В искусственных гнездах можно видеть, что муравьи почти беспрерывно переносят куколок с места на место. Когда куколки голые, это очень впечатляющее зрелище: быстрые, юркие темные создания бегут, и каждое несет в жвалах свою недвижимую белую копию. Муравьи волокут куколок без всяких церемоний, бросают, возвращаются за следующими. В недрах искусственного гнезда все это выглядит, конечно, совсем не так, как в тех случаях, когда муравейник разрушен и муравьи безудержно и лихорадочно заметались, молниеносно ударяя при этом антеннами. Особенно яростно снуют они там, где свет падает на пакеты с личинками и склады куколок. Еще до того как муравьи-саперы примутся восстанавливать разрушенный участок гнезда, все до последней куколки и личинки будут убраны в уцелевшую и защищенную часть гнезда или, в крайнем случае, под временные укрытия, откуда затем их унесут под более надежный кров. Но и в те считанные секунды, пока муравьи, выныривающие из невидимых ходов, схватывают пакеты с личинками или куколок и бегут, унося их подальше, можно все же заметить, что подрастающие поколения содержатся в гнезде не вперемешку, не в беспорядке, а как бы по возрастам: яйца отдельно от личинок, молодые личинки отдельно от более взрослых, да и доспевающие куколки — они занимают больше всего места — собраны, видимо, в особых камерах, отдельно от молодых.
Почему же они так рассортированы? В чем здесь секрет?
Расскажем о наблюдении, проведенном в искусственном гнезде. Это была прикрытая с боков стеклянными пластинками небольшая гипсовая плитка.
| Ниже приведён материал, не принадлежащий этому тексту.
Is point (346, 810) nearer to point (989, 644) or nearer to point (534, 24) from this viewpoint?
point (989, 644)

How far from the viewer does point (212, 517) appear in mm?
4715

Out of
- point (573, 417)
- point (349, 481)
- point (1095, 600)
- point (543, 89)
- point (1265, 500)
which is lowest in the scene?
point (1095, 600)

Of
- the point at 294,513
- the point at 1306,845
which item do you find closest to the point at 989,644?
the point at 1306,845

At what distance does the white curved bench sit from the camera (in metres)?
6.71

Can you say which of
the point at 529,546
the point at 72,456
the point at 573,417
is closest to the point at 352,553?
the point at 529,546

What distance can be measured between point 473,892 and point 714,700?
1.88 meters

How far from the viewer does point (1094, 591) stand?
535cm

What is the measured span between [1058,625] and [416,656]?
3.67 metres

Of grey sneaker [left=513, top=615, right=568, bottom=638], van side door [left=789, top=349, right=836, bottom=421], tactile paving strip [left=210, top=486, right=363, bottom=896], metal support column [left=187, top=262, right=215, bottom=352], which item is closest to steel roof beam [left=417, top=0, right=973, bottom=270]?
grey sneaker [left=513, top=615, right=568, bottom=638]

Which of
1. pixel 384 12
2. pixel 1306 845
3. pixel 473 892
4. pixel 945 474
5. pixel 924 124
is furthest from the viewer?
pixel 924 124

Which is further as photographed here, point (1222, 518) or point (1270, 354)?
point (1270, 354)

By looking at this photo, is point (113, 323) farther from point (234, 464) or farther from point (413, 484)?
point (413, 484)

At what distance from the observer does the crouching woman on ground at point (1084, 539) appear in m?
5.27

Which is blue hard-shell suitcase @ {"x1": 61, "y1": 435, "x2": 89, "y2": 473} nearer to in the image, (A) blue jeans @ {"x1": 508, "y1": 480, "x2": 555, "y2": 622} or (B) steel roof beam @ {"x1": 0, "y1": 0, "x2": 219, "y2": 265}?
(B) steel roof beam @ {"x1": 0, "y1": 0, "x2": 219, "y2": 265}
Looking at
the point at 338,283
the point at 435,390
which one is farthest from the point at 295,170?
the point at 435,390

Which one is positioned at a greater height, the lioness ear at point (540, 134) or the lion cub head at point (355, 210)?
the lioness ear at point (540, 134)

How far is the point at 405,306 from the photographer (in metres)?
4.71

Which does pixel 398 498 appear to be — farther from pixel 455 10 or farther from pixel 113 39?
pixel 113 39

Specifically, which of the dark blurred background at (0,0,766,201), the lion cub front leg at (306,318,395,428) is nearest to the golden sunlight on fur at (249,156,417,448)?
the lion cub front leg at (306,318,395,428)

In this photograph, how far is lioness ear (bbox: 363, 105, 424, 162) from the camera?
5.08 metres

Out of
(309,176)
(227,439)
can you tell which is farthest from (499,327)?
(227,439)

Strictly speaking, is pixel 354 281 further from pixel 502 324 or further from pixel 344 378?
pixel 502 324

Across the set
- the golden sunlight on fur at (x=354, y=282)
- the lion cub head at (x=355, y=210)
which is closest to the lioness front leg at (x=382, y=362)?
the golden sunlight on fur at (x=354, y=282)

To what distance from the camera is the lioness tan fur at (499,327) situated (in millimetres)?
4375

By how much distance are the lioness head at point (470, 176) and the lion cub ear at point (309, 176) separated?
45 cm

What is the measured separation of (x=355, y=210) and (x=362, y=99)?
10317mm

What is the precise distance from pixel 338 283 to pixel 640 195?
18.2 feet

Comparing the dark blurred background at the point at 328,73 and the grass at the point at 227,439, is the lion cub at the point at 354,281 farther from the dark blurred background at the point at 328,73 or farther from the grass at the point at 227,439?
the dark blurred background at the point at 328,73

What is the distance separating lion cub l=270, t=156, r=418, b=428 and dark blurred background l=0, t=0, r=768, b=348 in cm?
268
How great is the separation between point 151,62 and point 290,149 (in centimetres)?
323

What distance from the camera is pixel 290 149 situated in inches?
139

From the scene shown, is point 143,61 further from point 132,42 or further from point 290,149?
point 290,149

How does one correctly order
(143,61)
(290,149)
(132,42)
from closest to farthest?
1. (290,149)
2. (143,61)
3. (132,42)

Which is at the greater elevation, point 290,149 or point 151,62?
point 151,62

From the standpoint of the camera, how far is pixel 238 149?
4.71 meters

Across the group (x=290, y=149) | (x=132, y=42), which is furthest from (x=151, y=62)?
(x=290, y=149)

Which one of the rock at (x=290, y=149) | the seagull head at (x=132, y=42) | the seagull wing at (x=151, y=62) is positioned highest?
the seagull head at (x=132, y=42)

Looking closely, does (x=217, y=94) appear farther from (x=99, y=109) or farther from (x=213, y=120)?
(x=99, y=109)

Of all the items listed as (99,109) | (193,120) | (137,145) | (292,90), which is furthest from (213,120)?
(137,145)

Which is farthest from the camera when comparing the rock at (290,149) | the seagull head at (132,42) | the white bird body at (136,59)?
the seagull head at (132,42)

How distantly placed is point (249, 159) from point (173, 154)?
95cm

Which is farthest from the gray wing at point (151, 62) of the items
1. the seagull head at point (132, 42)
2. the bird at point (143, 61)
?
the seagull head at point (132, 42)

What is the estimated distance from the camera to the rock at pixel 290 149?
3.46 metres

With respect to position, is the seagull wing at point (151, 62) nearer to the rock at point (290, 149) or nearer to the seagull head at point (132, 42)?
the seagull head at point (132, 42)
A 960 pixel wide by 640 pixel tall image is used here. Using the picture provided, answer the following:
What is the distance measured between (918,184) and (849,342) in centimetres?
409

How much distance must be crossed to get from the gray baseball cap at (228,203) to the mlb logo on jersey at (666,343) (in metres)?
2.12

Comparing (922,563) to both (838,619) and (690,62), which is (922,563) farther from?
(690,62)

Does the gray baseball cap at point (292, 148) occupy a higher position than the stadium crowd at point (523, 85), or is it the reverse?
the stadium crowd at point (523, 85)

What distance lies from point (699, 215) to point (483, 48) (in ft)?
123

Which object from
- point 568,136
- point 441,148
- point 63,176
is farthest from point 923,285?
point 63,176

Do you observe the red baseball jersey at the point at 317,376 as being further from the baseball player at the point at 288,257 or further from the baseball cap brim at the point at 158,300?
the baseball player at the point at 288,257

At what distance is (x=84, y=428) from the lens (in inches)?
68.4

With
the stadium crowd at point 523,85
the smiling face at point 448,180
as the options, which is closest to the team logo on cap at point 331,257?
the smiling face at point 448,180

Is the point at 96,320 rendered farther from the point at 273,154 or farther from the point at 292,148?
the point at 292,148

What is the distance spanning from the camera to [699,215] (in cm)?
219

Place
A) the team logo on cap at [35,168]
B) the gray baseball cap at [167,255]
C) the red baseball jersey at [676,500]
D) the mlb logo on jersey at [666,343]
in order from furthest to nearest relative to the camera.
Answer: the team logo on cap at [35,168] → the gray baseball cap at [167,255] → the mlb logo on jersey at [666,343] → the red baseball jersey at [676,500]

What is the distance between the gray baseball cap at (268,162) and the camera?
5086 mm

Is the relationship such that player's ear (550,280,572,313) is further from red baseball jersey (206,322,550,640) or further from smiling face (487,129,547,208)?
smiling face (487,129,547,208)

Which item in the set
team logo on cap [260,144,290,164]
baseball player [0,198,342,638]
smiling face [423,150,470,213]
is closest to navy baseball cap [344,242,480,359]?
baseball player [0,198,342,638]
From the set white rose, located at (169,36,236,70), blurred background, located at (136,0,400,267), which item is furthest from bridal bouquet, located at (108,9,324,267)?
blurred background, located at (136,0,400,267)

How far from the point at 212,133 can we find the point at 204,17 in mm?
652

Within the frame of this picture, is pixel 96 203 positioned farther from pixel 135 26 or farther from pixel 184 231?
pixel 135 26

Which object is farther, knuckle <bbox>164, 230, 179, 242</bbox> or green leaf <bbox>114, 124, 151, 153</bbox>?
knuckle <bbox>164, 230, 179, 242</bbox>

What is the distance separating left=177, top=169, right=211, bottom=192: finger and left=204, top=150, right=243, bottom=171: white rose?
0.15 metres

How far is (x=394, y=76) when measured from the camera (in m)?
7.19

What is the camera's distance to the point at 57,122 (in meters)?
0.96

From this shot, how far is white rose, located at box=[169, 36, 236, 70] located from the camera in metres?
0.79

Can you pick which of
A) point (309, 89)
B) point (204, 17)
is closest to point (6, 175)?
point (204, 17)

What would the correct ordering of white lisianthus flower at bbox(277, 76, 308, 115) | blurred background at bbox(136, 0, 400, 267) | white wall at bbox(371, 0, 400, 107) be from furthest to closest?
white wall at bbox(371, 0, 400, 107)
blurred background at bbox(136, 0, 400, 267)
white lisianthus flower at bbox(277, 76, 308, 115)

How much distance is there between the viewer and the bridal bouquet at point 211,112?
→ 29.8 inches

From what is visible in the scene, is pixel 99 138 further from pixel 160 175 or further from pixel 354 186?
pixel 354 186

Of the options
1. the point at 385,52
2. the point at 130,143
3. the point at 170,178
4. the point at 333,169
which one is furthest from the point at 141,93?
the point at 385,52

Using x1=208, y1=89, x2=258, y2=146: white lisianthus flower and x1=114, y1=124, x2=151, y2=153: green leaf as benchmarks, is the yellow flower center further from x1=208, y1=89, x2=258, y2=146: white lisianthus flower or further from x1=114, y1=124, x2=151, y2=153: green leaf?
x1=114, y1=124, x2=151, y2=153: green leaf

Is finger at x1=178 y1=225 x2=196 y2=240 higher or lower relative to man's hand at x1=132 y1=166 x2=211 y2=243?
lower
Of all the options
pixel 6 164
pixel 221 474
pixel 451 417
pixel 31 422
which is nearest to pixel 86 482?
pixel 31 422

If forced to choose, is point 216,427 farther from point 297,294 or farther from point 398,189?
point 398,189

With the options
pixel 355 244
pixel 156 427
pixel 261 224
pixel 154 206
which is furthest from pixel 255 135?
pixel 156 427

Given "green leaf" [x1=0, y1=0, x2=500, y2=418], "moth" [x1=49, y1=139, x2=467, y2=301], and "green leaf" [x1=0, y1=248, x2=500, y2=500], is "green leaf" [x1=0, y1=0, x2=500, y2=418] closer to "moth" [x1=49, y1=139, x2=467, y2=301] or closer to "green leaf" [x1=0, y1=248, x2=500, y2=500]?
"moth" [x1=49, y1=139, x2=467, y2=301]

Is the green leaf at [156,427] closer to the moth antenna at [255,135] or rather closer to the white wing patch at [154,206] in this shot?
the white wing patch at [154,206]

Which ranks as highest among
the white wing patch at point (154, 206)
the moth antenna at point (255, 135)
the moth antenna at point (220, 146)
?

Сквозь ее основание проходила трубка с водой. В гипсе были расположены в несколько этажей тридцать три затемненные камеры. В это гнездо вселили небольшую семью муравьев Соленопсис фугакс — матку с каким-то числом рабочих. Через некоторое время муравьи освоили гнездо, и тогда в один прекрасный день ставни, затемняющие камеры, стали одну за другой приоткрывать, чтоб посмотреть, чем занята камера. Осмотр показал, что чуть ли не в половине камер — в пятнадцати из тридцати трех — сложены на разных этажах куколки разного возраста, причем в одной дозревающие куколки; семь камер — и тоже на разных этажах — оказались заняты личинками рабочих форм разного возраста; пять — взрослыми личинками самцов и самок, в одной обитала матка; четыре нижние камеры оставались пустыми.
Здесь перечислены только тридцать две камеры Последняя — тридцать третья, самая маленькая,— находилась в наиболее сухом районе, на верхнем этаже гнезда, дальше всего от водоводной трубки и в стороне от расплода. Эту маленькую камеру посещали разные муравьи, но она явно была необжитой: муравьи оставались тут совсем недолго. Помутневшая, а со временем все сильнее темнеющая поверхность гипса в этой нежилой камере рассеяла сомнения относительно того, как она используется. Кроме того, муравьи определенно стаскивали сюда со всего гнезда мусор, отбросы.
Так почему же разные камеры оказались заняты разными возрастами?
Если перестать увлажнять трубку в основании гнезда, верхние камеры станут суше, муравьи сразу почуют это и часть личинок перенесут в нижние, дольше всех остающиеся сыроватыми. Видимо, размещение пакетов, личинок, куколок объясняется в этом случае именно влажностью камер.
Расплоду каждого возраста требуются для развития какие-то условия, в том числе определенная влажность, малейшие колебания которой очень чутко воспринимаются антеннами. В погоне за нужными условиями муравьи и переносят с места на место и пакеты и куколок.
Так постепенно выясняется, почему муравьи в гнезде не знают покоя: они вынуждены кормить яйца, юни постоянно возятся с личинками. Куколки у пчел, например, содержатся каждая в полном покое и строгой изоляции; муравьи же своих куколок переносят с места на место даже чаще, чем личинок или яйца.
Впрочем, и это не все.
Когда муравей созреет и ему приходит пора вылупиться из шелкового кокона, он его не сам покидает. Челюсти молодого муравья слишком мягки, чтобы справиться с жесткой скорлупой.
Выход из кокона открывают выполняющие роль повивальной бабки старшие муравьи. Они извне разрезают кокон и помогают своему новому собрату выйти. Делается это довольно энергично — впрочем, не настолько, чтобы причинить какой-нибудь ущерб новорожденному, который в эту пору еще до крайности нежен и хрупок.